● **EXERCISE REQUIREMENTS**
Decide whether each statement agrees with the fitness for duty policy text below, and give yes or no along with the deciding words quoted from it. (a) The policy is meant to advise which psychological tests should be administered. (b) The policy suggests minimum qualifications for evaluators. (c) California Government Code Section 1031 (f) requires peace officers to be free from any condition that might adversely affect the exercise of their powers.

● **TEXT**

════════════════

This policy is intended to be an operational policy.   It is not intended to be advisory regarding what psychological tests should be administered or the criteria you should use in selecting your evaluator, although it does suggest minimum qualifications.  You should consult your existing providers of psychological services regarding their recommendations, licensing, scope of practice, avoidance of dual relationships and other issues important to the practice of psychology, especially in this highly specialized area of fitness for duty evaluations.   

Finally, it is important to stress that a fitness for duty evaluation should not be used as a substitute for discipline or confidential counseling.  Nor should it be conducted just to protect the decision maker.  Ordering a fitness for duty evaluation is a serious matter that can have a long lasting effect on both the employee and organization, as well as the public they both serve.

  Health and Safety Management



The purpose of this policy is to establish consistent procedures for ordering and implementing psychological fitness for duty evaluations of sworn personnel and other personnel involved in public safety functions.  Such evaluations are necessary for the safety and welfare of the community and department personnel, and to insure compliance with California law.  California Government Code Section 1031 (f) mandates that all peace officers in California "[b]e found to be free from any physical, emotional or mental condition which might adversely affect the exercise of the powers of a peace officer."

════════════════

● **INPUT DATA**
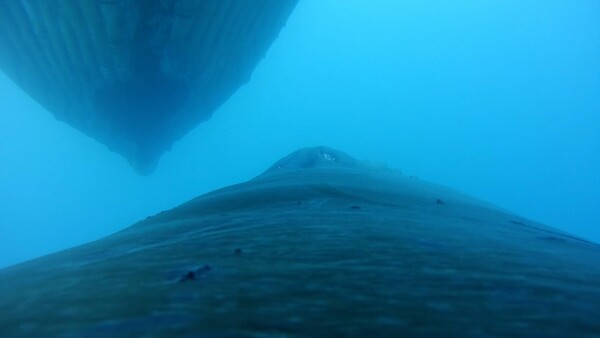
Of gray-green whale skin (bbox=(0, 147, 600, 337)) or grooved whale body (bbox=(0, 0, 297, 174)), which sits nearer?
gray-green whale skin (bbox=(0, 147, 600, 337))

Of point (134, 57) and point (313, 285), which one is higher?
point (134, 57)

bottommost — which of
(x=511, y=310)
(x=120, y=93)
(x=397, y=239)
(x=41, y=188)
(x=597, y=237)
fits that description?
(x=597, y=237)

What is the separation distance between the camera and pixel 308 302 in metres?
1.00

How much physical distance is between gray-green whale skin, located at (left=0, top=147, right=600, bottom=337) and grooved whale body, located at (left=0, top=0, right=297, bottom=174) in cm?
788

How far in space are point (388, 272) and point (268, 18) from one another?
38.4 feet

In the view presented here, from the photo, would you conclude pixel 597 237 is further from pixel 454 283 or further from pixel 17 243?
pixel 17 243

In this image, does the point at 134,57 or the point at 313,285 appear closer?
the point at 313,285

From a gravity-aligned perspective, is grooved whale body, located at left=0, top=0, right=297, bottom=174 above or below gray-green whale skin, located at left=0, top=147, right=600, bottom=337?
above

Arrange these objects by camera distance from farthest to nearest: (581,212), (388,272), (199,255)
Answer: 1. (581,212)
2. (199,255)
3. (388,272)

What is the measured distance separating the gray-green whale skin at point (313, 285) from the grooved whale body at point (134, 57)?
25.9 feet

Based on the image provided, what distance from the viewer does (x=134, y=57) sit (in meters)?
10.1

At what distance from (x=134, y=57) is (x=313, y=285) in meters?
10.4

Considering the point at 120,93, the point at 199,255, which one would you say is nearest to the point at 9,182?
the point at 120,93

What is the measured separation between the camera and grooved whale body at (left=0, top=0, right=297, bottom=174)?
8.69m
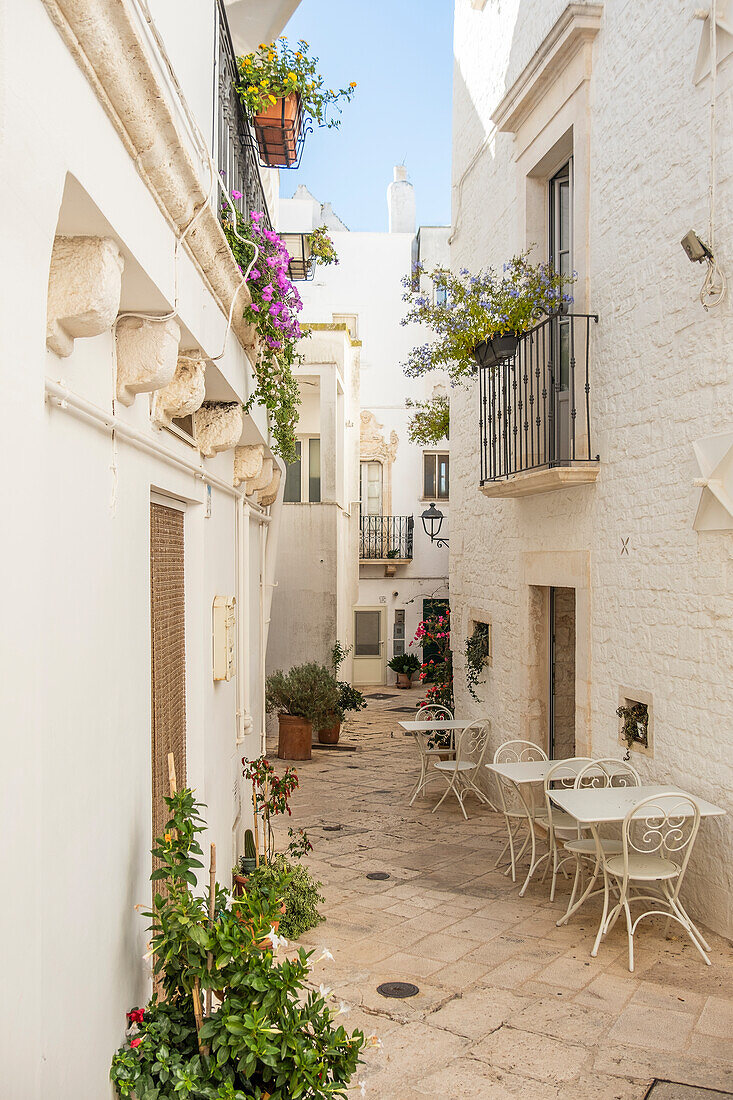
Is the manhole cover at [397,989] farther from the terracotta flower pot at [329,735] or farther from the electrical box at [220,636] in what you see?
the terracotta flower pot at [329,735]

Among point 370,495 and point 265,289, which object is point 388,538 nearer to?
point 370,495

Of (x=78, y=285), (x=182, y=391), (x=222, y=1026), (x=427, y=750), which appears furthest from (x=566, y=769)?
(x=78, y=285)

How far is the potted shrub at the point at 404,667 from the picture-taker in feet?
62.8

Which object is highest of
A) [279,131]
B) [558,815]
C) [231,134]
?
[279,131]

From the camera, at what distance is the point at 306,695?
11273 millimetres

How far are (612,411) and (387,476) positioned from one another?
14208 mm

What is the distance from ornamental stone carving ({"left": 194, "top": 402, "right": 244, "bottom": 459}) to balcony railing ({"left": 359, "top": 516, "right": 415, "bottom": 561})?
15571 millimetres

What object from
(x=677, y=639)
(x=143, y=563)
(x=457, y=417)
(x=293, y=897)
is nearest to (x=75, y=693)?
Answer: (x=143, y=563)

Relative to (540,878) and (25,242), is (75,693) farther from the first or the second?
(540,878)

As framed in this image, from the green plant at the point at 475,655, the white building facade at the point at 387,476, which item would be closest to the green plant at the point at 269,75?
the green plant at the point at 475,655

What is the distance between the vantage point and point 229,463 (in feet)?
18.7

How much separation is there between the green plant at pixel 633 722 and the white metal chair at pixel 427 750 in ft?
9.36

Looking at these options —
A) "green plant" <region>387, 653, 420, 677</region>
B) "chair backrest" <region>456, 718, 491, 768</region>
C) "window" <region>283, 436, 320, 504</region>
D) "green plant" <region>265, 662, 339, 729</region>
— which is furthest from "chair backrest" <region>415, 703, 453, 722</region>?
"green plant" <region>387, 653, 420, 677</region>

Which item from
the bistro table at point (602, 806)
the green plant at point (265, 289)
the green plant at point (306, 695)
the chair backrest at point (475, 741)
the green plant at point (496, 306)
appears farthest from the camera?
the green plant at point (306, 695)
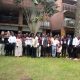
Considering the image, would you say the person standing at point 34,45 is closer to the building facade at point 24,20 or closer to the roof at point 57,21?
the building facade at point 24,20

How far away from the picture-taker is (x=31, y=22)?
129 ft

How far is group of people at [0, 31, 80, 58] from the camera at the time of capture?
26016 mm

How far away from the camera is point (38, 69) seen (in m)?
20.9

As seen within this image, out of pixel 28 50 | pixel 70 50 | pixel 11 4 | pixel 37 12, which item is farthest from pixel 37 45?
pixel 11 4

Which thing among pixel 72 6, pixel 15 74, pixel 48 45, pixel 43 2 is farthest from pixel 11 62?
pixel 72 6

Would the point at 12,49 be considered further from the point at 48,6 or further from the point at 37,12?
the point at 37,12

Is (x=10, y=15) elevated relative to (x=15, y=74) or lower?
elevated

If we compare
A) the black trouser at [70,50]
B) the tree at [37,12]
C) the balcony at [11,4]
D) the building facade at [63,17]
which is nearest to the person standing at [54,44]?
the black trouser at [70,50]

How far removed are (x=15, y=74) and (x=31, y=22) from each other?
65.3ft

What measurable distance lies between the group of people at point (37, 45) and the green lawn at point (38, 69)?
213 cm

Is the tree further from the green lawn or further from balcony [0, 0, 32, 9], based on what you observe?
the green lawn

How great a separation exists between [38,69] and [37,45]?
523 cm

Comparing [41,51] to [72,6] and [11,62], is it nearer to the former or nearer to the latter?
[11,62]

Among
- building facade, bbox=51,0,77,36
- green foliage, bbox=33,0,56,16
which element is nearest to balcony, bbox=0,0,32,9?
green foliage, bbox=33,0,56,16
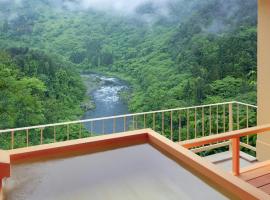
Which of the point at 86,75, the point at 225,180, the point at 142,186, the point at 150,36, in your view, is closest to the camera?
the point at 225,180

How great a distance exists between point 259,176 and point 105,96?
577cm

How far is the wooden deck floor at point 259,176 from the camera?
8.59ft

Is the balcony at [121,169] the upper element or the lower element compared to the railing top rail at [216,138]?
lower

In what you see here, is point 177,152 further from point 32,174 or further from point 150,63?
point 150,63

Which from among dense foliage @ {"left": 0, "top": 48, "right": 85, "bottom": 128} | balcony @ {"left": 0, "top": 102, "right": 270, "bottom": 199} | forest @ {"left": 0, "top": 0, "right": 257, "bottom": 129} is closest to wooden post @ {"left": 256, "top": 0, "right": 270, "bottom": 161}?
balcony @ {"left": 0, "top": 102, "right": 270, "bottom": 199}

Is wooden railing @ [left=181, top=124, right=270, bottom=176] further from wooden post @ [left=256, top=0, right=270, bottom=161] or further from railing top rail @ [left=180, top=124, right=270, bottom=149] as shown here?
wooden post @ [left=256, top=0, right=270, bottom=161]

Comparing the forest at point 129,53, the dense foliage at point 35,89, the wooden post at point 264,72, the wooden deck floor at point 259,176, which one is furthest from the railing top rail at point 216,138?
the dense foliage at point 35,89

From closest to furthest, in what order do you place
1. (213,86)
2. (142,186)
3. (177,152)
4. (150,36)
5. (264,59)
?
(142,186)
(177,152)
(264,59)
(213,86)
(150,36)

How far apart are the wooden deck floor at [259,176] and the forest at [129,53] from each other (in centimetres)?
465

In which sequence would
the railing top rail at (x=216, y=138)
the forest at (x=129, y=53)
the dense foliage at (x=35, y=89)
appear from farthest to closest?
the forest at (x=129, y=53) < the dense foliage at (x=35, y=89) < the railing top rail at (x=216, y=138)

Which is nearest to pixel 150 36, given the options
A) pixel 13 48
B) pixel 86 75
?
pixel 86 75

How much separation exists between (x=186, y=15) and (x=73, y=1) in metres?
3.16

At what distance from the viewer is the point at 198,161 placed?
1781 mm

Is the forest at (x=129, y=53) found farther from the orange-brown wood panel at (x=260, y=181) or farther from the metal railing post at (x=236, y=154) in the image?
the metal railing post at (x=236, y=154)
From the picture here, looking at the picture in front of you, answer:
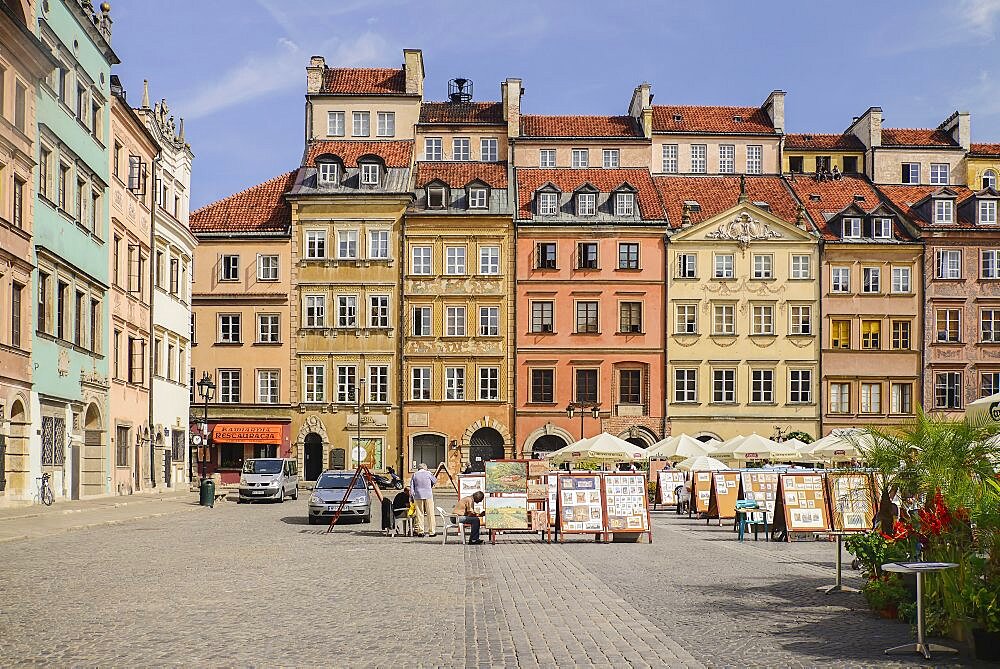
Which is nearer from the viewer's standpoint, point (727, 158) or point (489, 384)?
point (489, 384)

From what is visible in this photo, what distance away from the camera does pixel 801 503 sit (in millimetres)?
26969

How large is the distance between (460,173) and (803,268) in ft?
60.7

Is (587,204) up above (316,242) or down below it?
above

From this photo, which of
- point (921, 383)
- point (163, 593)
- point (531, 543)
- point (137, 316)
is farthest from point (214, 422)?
point (163, 593)

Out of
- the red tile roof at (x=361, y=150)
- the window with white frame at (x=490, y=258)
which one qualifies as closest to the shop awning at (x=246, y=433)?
the window with white frame at (x=490, y=258)

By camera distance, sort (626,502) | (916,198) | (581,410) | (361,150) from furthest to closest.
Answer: (361,150) < (916,198) < (581,410) < (626,502)

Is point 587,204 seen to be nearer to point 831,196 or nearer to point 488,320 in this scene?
point 488,320

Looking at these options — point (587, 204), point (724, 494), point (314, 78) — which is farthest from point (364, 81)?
point (724, 494)

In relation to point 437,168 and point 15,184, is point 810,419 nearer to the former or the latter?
point 437,168

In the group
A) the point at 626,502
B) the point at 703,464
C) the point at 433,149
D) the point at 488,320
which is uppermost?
the point at 433,149

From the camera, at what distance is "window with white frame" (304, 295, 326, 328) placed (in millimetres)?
66250

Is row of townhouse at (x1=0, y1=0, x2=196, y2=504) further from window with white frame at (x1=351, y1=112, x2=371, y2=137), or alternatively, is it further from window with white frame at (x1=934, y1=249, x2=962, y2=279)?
window with white frame at (x1=934, y1=249, x2=962, y2=279)

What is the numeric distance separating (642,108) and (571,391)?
1657 centimetres

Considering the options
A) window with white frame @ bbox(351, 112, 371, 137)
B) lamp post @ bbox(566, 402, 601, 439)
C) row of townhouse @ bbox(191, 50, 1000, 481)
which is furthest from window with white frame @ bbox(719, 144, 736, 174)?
window with white frame @ bbox(351, 112, 371, 137)
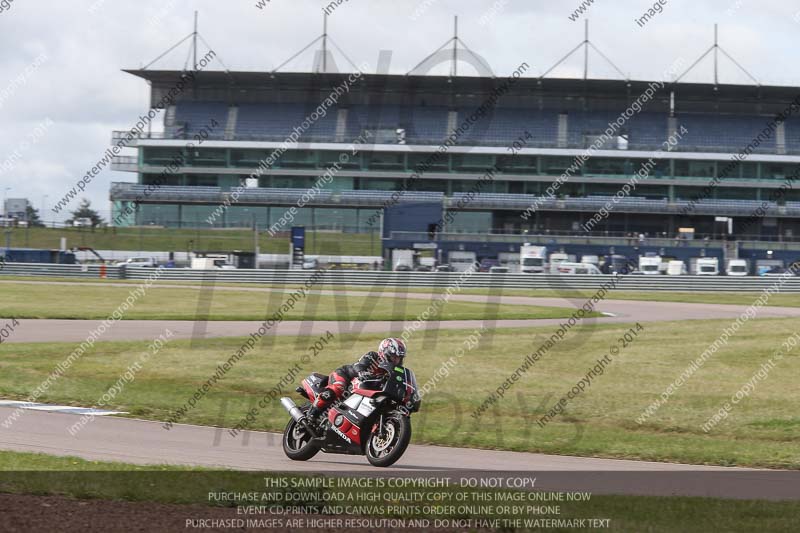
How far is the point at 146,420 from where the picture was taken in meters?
14.4

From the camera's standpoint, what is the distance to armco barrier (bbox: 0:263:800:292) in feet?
173

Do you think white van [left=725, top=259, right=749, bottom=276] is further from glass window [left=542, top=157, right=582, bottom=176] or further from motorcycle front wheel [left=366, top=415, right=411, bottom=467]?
motorcycle front wheel [left=366, top=415, right=411, bottom=467]

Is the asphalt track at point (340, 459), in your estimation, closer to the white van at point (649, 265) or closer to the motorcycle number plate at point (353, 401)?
the motorcycle number plate at point (353, 401)

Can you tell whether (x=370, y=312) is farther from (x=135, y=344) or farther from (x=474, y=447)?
(x=474, y=447)

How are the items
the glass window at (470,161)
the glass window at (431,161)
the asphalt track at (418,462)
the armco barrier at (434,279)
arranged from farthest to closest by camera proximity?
the glass window at (431,161)
the glass window at (470,161)
the armco barrier at (434,279)
the asphalt track at (418,462)

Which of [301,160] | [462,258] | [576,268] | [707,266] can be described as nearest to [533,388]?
[576,268]

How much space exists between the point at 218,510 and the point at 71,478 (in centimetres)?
200

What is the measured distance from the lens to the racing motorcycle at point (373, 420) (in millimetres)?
10453

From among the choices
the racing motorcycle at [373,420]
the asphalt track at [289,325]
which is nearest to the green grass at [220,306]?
the asphalt track at [289,325]

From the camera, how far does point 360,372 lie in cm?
1088

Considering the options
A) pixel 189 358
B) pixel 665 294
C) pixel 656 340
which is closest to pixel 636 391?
pixel 656 340

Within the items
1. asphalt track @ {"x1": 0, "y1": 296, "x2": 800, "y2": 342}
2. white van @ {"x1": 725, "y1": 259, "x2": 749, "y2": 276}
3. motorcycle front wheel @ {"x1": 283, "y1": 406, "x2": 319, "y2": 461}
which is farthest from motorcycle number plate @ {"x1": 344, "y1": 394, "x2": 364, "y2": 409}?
white van @ {"x1": 725, "y1": 259, "x2": 749, "y2": 276}

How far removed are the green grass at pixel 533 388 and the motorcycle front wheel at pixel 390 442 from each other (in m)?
2.63

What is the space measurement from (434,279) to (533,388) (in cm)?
3405
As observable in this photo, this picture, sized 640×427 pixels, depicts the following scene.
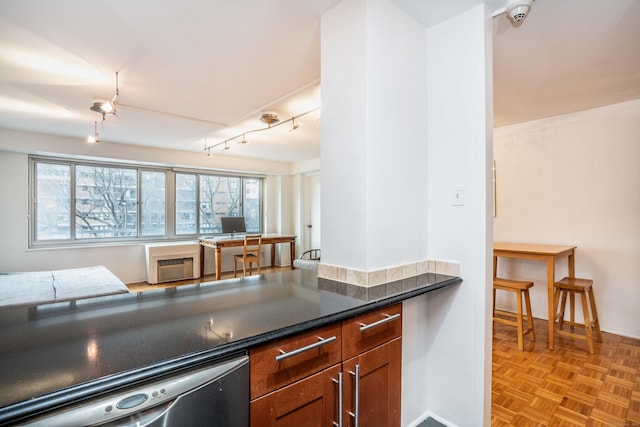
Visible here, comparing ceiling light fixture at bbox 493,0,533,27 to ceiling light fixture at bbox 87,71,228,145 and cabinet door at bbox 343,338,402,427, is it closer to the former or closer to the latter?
cabinet door at bbox 343,338,402,427

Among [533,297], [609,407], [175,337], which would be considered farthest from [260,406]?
[533,297]

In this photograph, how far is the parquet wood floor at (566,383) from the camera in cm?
179

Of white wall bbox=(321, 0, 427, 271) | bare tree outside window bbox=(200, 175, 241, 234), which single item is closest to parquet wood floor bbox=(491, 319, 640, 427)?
white wall bbox=(321, 0, 427, 271)

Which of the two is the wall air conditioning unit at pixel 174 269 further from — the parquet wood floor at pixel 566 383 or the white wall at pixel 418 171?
the parquet wood floor at pixel 566 383

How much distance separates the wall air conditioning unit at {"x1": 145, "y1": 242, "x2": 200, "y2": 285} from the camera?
16.1 ft

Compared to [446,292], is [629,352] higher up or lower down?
lower down

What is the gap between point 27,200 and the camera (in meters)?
4.28

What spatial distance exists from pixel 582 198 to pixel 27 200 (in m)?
6.69

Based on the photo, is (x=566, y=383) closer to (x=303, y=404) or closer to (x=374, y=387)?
(x=374, y=387)

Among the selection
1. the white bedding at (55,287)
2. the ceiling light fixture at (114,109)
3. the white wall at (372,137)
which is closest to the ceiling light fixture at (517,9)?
the white wall at (372,137)

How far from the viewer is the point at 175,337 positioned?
0.89m

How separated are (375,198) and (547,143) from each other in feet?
9.55

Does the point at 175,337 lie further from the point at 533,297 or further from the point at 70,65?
the point at 533,297

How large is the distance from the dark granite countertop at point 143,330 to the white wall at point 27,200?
158 inches
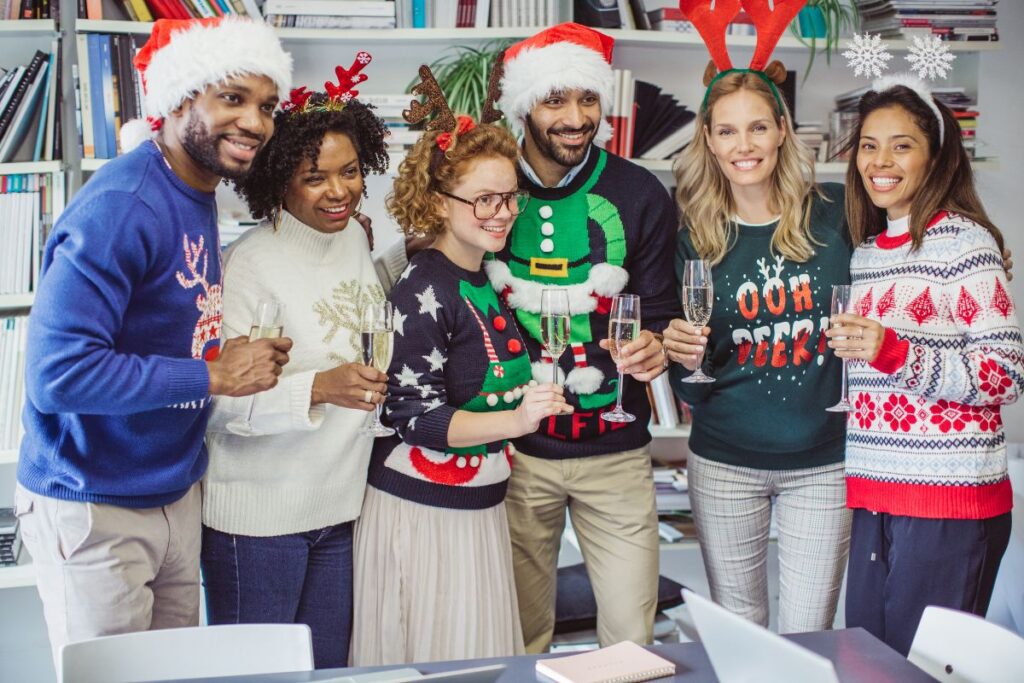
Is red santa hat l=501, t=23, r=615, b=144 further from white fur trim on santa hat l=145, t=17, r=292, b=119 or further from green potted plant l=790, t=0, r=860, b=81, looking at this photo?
green potted plant l=790, t=0, r=860, b=81

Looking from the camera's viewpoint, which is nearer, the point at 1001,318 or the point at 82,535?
the point at 82,535

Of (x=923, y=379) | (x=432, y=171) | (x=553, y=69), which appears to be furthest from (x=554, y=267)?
(x=923, y=379)

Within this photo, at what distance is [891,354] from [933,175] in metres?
0.48

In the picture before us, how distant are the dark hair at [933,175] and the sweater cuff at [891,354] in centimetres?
26

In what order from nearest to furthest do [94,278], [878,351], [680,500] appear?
[94,278] < [878,351] < [680,500]

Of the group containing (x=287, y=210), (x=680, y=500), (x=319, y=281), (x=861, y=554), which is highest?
(x=287, y=210)

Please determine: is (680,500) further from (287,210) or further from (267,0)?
(267,0)

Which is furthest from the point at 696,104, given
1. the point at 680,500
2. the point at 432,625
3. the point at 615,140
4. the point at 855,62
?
the point at 432,625

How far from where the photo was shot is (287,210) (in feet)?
7.42

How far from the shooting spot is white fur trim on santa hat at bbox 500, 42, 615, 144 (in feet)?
8.17

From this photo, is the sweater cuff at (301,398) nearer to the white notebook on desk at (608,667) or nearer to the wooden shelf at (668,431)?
the white notebook on desk at (608,667)

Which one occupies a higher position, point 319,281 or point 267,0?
point 267,0

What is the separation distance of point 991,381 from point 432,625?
1.35 m

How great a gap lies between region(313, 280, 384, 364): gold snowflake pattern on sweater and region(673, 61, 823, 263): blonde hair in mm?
863
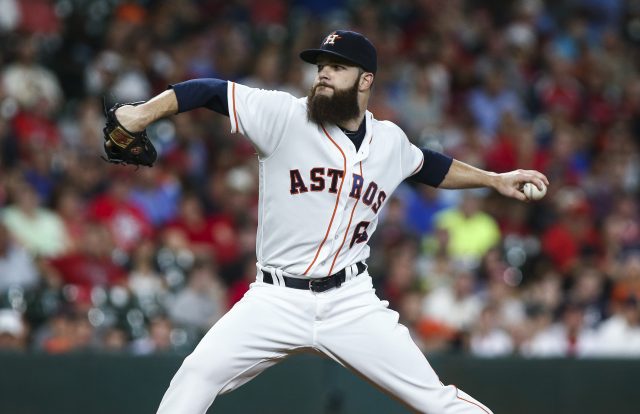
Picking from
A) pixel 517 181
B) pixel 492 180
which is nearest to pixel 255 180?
pixel 492 180

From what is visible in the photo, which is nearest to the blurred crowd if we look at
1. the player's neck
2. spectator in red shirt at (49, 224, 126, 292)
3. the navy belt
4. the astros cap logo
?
spectator in red shirt at (49, 224, 126, 292)

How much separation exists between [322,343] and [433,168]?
1032mm

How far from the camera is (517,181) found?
Answer: 515 centimetres

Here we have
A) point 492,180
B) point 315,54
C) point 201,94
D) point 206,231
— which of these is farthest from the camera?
point 206,231

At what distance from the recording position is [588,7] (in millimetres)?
14062

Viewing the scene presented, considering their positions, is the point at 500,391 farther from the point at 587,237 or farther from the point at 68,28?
the point at 68,28

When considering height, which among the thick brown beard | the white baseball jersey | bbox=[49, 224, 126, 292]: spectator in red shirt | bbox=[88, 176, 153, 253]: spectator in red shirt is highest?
the thick brown beard

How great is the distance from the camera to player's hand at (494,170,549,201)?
5.12m

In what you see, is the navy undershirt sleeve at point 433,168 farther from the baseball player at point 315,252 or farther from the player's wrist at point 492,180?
the baseball player at point 315,252

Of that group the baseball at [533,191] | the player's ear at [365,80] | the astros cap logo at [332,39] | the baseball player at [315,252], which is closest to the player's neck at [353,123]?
the baseball player at [315,252]

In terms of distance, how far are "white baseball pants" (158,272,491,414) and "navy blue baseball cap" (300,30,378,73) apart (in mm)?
975

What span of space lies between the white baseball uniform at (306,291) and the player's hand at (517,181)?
26.0 inches

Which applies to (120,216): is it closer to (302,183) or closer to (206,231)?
(206,231)

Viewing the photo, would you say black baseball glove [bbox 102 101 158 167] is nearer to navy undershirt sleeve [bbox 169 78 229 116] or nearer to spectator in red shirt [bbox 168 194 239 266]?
navy undershirt sleeve [bbox 169 78 229 116]
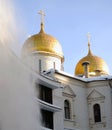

════════════════

● **TASK OUTPUT**
(a) No: "It is not intended to be advisory regarding what psychological tests should be administered"
(b) Yes: "although it does suggest minimum qualifications"
(c) Yes: "California Government Code Section 1031 (f) mandates that all peace officers in California "[b]e found to be free from any physical, emotional or mental condition which might adversely affect the exercise of the powers of a peace officer.""